2. Bandit selection (model-bandit.ts:77-157)
The Thompson Sampling algorithm picks the best model endpoint:
- Cold start (< 500 samples): UCB1 with decaying exploration coefficient (C: 1.5 → 0.5)
- Steady state (≥ 500 samples): Gaussian Thompson Sampling from posterior N(mean, var/n)
- Hard floors: validity ≥ 0.5, quality ≥ 0.3 (when data exists)
- Zero-sample arms: randomly explored first
See Thompson Sampling deep dive for the full algorithm.
3. Circuit breaker (circuit-breaker.ts:52-75)
A single Map lookup + timestamp comparison. Two triggers can open the circuit:
- Consecutive failures ≥ 5 (default)
- Sliding window error rate ≥ 50% over 60s with minimum 10 requests
When a circuit opens, the endpoint is removed from rotation. Recovery is automatic via half-open probing with exponential backoff (base 30s, cap 16×).
See Circuit Breakers for the state machine.
4. Provider call
The selected endpoint receives the request. On failure:
- Minimum retry delay: 500ms
- Circuit breaker records the failure
- Fallback resolver tries the next endpoint in the chain
- If all endpoints fail, the request returns an error with routing metadata
5. Post-response headers (guardian.ts:260-295)

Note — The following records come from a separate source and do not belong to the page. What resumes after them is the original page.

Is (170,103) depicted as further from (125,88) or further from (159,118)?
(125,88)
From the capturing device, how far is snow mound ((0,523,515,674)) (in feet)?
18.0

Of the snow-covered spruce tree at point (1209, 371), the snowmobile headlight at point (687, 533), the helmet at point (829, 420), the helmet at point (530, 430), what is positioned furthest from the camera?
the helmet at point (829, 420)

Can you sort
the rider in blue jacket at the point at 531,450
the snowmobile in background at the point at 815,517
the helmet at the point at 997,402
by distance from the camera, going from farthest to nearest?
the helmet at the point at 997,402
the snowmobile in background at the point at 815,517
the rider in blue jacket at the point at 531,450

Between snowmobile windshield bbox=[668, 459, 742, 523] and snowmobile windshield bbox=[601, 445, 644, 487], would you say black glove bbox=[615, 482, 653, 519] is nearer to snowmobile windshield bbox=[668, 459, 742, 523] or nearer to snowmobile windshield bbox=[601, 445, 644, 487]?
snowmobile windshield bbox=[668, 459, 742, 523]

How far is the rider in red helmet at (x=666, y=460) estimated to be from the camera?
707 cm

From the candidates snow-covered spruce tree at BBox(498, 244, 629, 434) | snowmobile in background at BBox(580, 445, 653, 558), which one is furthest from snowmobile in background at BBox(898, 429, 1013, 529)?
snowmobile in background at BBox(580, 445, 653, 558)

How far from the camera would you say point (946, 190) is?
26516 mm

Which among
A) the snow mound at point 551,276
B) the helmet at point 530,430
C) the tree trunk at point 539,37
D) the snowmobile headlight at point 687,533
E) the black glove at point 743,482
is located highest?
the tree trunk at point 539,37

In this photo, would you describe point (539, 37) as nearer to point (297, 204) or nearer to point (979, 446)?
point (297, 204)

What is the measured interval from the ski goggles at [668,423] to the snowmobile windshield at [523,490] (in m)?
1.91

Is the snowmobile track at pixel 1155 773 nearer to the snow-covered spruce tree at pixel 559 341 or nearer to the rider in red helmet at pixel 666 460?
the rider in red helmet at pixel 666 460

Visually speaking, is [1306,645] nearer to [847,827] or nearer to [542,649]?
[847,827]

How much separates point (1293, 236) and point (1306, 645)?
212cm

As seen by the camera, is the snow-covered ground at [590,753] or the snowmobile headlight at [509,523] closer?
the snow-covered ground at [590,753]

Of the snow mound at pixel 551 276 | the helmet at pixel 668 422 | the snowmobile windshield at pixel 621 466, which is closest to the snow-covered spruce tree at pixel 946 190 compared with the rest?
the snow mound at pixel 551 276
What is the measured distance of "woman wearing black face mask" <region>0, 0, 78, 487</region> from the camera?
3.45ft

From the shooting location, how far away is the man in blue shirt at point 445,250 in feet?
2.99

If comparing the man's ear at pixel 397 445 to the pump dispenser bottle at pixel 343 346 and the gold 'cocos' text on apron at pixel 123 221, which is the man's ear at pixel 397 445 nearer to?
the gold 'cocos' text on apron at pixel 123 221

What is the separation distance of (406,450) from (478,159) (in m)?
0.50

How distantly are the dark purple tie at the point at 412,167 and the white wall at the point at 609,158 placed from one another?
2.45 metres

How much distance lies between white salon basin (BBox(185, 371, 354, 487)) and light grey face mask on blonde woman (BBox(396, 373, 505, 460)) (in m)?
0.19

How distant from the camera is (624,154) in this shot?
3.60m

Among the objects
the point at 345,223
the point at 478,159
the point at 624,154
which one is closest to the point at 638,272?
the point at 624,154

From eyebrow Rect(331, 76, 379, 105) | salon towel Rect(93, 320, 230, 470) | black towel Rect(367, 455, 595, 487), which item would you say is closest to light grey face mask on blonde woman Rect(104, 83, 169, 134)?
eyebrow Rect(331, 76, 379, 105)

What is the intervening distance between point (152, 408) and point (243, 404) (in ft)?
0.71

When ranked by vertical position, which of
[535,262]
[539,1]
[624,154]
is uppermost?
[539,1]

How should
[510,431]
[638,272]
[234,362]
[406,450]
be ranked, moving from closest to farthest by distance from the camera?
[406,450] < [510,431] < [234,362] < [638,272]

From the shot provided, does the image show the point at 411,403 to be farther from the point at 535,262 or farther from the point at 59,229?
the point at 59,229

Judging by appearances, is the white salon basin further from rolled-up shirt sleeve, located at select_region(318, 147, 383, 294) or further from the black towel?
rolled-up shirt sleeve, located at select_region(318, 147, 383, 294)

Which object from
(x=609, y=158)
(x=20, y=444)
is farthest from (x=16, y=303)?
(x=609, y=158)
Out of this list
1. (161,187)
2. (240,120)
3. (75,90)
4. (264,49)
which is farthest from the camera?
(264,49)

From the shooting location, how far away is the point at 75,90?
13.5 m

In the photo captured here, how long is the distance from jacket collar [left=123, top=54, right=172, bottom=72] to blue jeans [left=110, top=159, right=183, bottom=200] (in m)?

After the provider responds, Guardian injects response headers:
X-BR-Estimated-Cost: $0.03
X-BR-Actual-Cost: $0.028
X-BR-Efficiency: 0.87
X-BR-Guardian-Overhead-Ms: 1.2
X-BR-Cache: semantic (if cache hit)
X-BR-Savings: $0.028 (if cache hit)
For streaming responses, the Guardian payload is appended to the SSE [DONE] event as a JSON object.
Code vs reality
A standard OpenAI SDK request looks identical:
from openai import OpenAI
client = OpenAI(
base_url="https://api.brainstormrouter.com/v1",
api_key="br_live_...",
)
response = client.chat.completions.create(
model="anthropic/claude-sonnet-4",
messages=[{"role": "user", "content": "Explain circuit breakers."}],
)
But the response headers reveal what happened under the hood:
X-BR-Guardian-Status: on
X-BR-Estimated-Cost: $0.02
X-BR-Actual-Cost: $0.018
X-BR-Efficiency: 0.91
X-BR-Guardian-Overhead-Ms: 0.8
The request was cost-predicted, routed through Thompson Sampling, circuit-breaker checked, quality-scored, and efficiency-calculated — all in under 2ms of added latency.